Fire ants accidentally arrived in the United States in 1918. They came on ships from South America. These ships carried heavy goods like machines from the U.S. to South America. On the way back, they often carried lighter things like crops. To make the ships more stable, they would add dirt as extra weight. This dirt sometimes contained fire ants.

In the United States, fire ants did not have many natural predators or competitors. Native animals were not used to these ants. Fire ants are very aggressive. Also, their colonies can have many queens, unlike many other ant species. Because of this, fire ants spread very quickly. By 1965, their mounds were all along the southeastern coast and as far west as Texas. Today, you can find them in at least 10 southern states. There is also a separate group of fire ants living in California.

What Problems Do Fire Ants Cause?

FireAntBite
A human leg three days after brief contact with a fire ant colony

Fire ants have caused a lot of damage as they spread. They are attracted to electrical currents. They sometimes chew through wires, which can cause power outages. Fire ants have also harmed the natural balance of local ecosystems. In some areas, they have killed off 70% of the native ant species and 40% of other native insect species.
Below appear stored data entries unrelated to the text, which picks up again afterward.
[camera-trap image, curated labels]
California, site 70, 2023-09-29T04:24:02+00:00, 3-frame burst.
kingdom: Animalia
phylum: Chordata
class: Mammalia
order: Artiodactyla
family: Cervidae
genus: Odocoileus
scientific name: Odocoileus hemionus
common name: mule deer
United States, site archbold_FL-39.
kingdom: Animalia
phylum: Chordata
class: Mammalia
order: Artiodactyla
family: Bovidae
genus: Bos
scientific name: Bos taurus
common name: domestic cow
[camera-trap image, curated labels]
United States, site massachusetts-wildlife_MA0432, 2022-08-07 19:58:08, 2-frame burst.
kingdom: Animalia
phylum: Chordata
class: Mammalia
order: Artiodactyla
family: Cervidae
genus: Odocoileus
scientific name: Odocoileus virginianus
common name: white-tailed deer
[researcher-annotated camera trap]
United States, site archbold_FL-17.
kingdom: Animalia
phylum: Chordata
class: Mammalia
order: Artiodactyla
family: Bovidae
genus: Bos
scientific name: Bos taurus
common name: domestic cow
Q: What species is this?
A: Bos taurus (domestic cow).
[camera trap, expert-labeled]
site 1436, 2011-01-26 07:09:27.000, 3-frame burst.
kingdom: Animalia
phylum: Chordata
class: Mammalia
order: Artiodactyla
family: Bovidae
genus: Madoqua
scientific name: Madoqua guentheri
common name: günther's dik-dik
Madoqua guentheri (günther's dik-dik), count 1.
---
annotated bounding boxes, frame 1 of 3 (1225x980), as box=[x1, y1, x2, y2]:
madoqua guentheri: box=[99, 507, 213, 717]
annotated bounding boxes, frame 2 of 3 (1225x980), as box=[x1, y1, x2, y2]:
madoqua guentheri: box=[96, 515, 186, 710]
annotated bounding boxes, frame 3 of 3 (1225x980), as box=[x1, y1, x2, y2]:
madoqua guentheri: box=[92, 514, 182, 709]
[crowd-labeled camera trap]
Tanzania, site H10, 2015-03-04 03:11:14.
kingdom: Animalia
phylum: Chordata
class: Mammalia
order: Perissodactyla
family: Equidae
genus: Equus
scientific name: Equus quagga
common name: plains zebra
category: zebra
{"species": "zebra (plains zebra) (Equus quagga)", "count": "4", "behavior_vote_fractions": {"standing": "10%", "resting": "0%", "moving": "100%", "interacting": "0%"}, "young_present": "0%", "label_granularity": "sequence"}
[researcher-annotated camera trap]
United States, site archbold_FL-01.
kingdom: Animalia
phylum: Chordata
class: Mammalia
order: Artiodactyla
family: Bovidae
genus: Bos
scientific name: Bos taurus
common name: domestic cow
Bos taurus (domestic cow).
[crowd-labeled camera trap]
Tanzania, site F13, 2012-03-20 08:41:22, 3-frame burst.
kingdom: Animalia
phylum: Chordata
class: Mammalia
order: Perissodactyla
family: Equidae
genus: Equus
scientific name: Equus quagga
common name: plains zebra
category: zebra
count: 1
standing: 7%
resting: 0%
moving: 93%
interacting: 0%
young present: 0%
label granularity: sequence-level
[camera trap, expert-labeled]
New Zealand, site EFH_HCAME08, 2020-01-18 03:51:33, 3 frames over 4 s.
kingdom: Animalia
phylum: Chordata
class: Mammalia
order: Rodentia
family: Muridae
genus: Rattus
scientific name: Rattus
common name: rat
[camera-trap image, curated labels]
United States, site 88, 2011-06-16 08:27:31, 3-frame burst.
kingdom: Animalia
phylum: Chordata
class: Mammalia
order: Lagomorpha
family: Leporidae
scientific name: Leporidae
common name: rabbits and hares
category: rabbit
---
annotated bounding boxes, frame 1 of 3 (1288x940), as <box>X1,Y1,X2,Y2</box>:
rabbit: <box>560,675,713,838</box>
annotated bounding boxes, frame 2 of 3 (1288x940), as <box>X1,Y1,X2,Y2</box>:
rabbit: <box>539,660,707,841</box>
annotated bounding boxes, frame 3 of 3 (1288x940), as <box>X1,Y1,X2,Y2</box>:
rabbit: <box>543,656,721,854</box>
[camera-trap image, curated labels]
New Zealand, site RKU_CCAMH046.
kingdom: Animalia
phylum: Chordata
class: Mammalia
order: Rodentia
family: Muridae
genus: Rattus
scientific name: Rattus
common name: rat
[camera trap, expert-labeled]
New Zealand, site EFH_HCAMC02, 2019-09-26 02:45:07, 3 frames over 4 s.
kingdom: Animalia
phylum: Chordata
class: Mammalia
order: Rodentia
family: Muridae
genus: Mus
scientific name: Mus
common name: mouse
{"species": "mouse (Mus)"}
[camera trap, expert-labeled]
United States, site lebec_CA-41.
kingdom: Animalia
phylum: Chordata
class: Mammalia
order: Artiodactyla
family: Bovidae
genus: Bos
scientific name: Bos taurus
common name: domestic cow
Each year, about 25,000 people need medical help because of painful fire ant bites. Fire ants attack in groups when their nest is disturbed. So, people often get many bites at once. Usually, fire ant bites are not dangerous. However, some people are allergic to fire ants. For them, the bites can cause a severe reaction called anaphylaxis, which can be very serious.

How Do People Fight Fire Ants?

Even 80 years after they arrived, fire ants are still spreading in the U.S. People have tried many different chemicals to fight them. These include things like ammonia, gasoline, parts of manure, and special insect-killing pesticides. However, none of these have worked very well to stop them. By 1995, the government had only approved one type of fire ant bait for widespread use.

Who Are the Predators of Fire Ants?

Phorid fly2
Pseudacteon curvatus, a phorid fly that attacks fire ants
Dionaea muscipula trap
A Venus flytrap with its trap open
Drosera anglica ne1
A Drosera species with sticky leaves that catch ants

Phorid flies are small flies with a hump on their back. Two types of these flies, Pseudacteon tricuspis and Pseudacteon curvatus, are parasitoids of the red imported fire ant in South America. This means they live on or in the ant and eventually kill it.

These flies lay their eggs in the ant's thorax (middle body part). The tiny fly larva then moves to the ant's head. It grows by eating the ant's tissues. After about two weeks, the larva releases a special liquid that makes the ant's head fall off! The fly then turns into a pupa inside the detached head. Two weeks later, a new fly emerges.

Scientists believe these Pseudacteon flies help control fire ant numbers in their native home. Because of this, some of these flies have been brought to the southern United States. They were first released in parts of Texas and Alabama, where the ants first entered North America.

The Venus flytrap is a carnivorous plant that only grows naturally in North and South Carolina in the United States. About one-third of the insects it catches are ants, including fire ants. The plant lures insects with a sweet sap. When an insect touches two or three trigger hairs inside the trap, the leaf quickly closes. The plant then digests the insect. Other carnivorous plants, like sundews and different kinds of pitcher plants, also trap many ants.